▸ Task to complete
Output the line that contains "How far is the" and every line after it to the end of the entries, with nothing added or left out.

Records of scene-based questions
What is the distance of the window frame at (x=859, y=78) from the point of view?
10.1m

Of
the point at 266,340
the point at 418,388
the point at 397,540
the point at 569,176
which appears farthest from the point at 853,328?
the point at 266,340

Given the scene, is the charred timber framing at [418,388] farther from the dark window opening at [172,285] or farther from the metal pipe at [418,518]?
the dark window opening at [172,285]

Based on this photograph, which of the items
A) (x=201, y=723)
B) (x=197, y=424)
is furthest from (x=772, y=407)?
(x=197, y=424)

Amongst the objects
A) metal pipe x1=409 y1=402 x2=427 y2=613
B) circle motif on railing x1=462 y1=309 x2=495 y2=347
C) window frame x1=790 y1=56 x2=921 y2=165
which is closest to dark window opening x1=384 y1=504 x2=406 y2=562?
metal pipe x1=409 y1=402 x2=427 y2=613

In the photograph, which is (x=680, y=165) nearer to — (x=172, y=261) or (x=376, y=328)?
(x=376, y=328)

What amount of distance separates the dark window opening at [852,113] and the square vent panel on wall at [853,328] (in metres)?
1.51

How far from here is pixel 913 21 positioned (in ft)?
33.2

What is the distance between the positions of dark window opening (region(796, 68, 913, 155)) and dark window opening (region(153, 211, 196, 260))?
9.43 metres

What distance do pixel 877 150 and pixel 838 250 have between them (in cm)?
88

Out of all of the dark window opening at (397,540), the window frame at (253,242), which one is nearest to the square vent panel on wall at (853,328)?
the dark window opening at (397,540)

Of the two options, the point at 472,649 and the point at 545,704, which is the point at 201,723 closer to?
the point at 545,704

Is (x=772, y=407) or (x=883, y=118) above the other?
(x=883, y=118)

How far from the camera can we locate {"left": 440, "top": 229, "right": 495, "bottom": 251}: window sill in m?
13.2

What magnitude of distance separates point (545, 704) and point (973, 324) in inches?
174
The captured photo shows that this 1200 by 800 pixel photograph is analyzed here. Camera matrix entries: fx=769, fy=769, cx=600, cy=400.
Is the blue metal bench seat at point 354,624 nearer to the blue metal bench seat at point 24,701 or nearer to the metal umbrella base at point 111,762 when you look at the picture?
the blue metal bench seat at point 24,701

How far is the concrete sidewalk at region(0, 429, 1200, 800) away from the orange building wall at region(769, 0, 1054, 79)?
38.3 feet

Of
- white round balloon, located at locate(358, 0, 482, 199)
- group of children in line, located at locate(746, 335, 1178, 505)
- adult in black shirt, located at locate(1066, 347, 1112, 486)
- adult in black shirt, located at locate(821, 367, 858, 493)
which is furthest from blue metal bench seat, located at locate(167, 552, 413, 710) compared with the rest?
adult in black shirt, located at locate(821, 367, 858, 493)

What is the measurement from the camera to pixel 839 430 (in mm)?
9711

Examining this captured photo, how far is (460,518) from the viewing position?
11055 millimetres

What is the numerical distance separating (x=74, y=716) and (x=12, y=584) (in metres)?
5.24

▸ Answer to the problem
How far is the concrete sidewalk at region(0, 429, 1200, 800) away from the orange building wall at region(769, 0, 1054, 79)?
38.3 feet

Of
- white round balloon, located at locate(358, 0, 482, 199)
- group of children in line, located at locate(746, 335, 1178, 505)
- adult in black shirt, located at locate(1066, 347, 1112, 486)
- adult in black shirt, located at locate(821, 367, 858, 493)
which is furthest from blue metal bench seat, located at locate(167, 552, 413, 710) compared with the rest?
adult in black shirt, located at locate(821, 367, 858, 493)

What is the measurement from the camera to pixel 839 430 (in mm)?
9711

Examining this captured photo, how far is (460,518) from the viewing position?
11055 millimetres

What is the numerical distance separating (x=74, y=716) and (x=12, y=584) (in metres)?
5.24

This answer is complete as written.